Like a Bomb Going Off: Leonid Yakobson and Ballet as Resistance in Soviet Russia
Everyone has heard of George Balanchine, but few outside Russia know of Leonid Yakobson, Balanchine’s contemporary and arguably his equal, who remained in Lenin’s Russia and survived censorship during the darkest days of Stalin. Like Shostakovich, Yakobson suffered for his art and yet managed to create a singular body of revolutionary work that spoke to the Soviet condition. His ballets were considered so explosive that their impact was described as “like a bomb going off.” Challenged rather than intimidated by the restrictions imposed by Soviet censors on his ballets, Yakobson offered dancers and audiences an experience quite different from the prevailing Soviet aesthetic. He was unwilling to bow completely to the state’s limitations on his artistic opportunities, so despite his fraught relations with his political overseers, his ballets retained early-twentieth-century movement innovations such as turned-in and parallel-foot positions, oddly angled lifts, and eroticized content, all of which were anathema to prevailing Soviet ballet orthodoxy. For Yakobson, ballet was a form of political discourse, and he was particularly alive to the suppressed identity of Soviet Jews and officially sanctioned anti-Semitism.

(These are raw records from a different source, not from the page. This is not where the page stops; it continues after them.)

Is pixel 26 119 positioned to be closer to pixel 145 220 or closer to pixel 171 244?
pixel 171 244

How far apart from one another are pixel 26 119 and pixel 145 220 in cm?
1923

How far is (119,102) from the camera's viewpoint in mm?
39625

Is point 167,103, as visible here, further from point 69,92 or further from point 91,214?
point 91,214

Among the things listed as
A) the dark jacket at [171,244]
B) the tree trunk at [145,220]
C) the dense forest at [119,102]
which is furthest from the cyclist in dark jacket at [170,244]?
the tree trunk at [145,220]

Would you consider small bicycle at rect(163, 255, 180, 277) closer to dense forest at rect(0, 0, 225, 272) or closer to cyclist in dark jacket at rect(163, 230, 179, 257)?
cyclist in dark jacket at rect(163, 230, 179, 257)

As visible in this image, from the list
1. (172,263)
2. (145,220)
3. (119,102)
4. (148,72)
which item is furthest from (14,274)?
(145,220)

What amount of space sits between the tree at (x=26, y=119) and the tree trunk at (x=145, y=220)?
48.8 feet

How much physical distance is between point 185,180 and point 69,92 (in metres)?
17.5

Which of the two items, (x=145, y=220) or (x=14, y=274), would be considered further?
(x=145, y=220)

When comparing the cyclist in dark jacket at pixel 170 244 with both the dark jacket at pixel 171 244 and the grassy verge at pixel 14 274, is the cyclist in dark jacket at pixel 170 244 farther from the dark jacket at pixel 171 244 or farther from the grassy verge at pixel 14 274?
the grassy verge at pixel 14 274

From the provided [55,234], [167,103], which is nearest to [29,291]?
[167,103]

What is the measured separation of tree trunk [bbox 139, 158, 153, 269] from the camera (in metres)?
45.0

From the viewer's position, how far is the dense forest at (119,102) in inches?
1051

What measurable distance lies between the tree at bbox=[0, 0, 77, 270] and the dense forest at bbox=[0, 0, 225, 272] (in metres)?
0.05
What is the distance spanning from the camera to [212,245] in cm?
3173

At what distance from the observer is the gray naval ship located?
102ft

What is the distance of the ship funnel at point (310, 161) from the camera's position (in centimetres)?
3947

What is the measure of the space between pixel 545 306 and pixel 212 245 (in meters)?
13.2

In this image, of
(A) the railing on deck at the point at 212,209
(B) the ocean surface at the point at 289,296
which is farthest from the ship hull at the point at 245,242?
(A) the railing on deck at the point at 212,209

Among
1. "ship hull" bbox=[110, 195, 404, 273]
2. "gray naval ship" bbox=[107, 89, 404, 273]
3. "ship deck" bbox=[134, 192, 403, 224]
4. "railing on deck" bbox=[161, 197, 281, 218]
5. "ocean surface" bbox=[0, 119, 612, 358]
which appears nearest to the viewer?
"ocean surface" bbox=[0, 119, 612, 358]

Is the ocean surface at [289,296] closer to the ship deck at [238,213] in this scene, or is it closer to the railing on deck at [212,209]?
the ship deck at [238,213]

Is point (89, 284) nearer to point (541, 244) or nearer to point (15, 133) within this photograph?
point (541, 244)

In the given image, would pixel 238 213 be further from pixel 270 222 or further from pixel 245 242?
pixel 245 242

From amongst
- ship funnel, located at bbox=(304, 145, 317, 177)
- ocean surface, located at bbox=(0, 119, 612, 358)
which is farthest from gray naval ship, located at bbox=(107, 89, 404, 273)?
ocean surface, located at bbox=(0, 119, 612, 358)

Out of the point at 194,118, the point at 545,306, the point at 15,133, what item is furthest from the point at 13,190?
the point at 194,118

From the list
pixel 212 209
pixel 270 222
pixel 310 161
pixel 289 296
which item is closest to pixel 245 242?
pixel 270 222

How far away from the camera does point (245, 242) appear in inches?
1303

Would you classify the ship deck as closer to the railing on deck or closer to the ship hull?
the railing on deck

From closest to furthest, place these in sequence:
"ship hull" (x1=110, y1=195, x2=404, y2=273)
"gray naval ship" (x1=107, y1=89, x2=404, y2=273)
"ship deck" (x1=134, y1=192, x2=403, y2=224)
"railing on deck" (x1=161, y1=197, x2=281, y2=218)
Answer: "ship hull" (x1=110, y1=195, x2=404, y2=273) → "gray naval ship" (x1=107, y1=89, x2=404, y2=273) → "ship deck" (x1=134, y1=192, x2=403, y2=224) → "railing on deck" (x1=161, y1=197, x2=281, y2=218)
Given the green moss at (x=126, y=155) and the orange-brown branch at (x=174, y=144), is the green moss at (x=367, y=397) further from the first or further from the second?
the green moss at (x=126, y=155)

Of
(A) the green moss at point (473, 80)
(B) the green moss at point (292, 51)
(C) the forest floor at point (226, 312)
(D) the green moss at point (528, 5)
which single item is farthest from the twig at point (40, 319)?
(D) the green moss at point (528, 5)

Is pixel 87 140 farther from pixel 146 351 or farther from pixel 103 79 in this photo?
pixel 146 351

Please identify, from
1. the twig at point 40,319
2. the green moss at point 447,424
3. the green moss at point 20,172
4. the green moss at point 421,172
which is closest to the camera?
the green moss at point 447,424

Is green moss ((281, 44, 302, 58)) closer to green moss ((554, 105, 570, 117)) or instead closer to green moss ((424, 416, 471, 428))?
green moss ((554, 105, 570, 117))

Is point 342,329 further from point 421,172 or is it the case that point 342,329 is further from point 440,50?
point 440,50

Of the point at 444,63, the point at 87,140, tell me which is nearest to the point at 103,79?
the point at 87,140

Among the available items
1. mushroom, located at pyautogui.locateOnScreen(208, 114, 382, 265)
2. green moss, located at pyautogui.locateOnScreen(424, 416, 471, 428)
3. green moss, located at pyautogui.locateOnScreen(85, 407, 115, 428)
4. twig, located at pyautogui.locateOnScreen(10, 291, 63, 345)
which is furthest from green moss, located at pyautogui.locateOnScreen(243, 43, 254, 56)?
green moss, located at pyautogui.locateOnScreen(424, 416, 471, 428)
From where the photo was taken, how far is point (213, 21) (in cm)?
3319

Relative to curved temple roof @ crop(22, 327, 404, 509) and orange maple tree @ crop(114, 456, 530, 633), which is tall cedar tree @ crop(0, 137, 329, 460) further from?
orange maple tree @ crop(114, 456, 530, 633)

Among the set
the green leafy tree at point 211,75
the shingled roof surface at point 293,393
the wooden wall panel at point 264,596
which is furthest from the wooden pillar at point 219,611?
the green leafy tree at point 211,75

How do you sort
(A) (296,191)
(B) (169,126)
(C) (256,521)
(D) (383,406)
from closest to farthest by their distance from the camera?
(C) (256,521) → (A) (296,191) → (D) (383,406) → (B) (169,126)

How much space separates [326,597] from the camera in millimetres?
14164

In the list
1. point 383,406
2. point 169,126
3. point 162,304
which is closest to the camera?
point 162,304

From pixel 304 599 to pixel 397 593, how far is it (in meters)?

He used dance to celebrate reinvention and self-authorship—the freedom of the individual voice as subject and medium. His ballets challenged the role of the dancing body during some of the most repressive decades of totalitarian rule. Yakobson’s work unfolded in a totalitarian state, and there was little official effort to preserve his choreographic archive or export knowledge of him to the West—gaps that dance historian Janice Ross seeks to redress in this book. Based on untapped archival collections of photographs, films, and writings about Yakobson’s work in Moscow and St. Petersburg for the Bolshoi and Kirov ballets, as well as interviews with former dancers, family, and audience members, this illuminating and beautifully written study brings to life a hidden history of artistic resistance in the Soviet Union through the story of a brave artist who struggled his entire life against political repression yet continued to offer a vista of hope.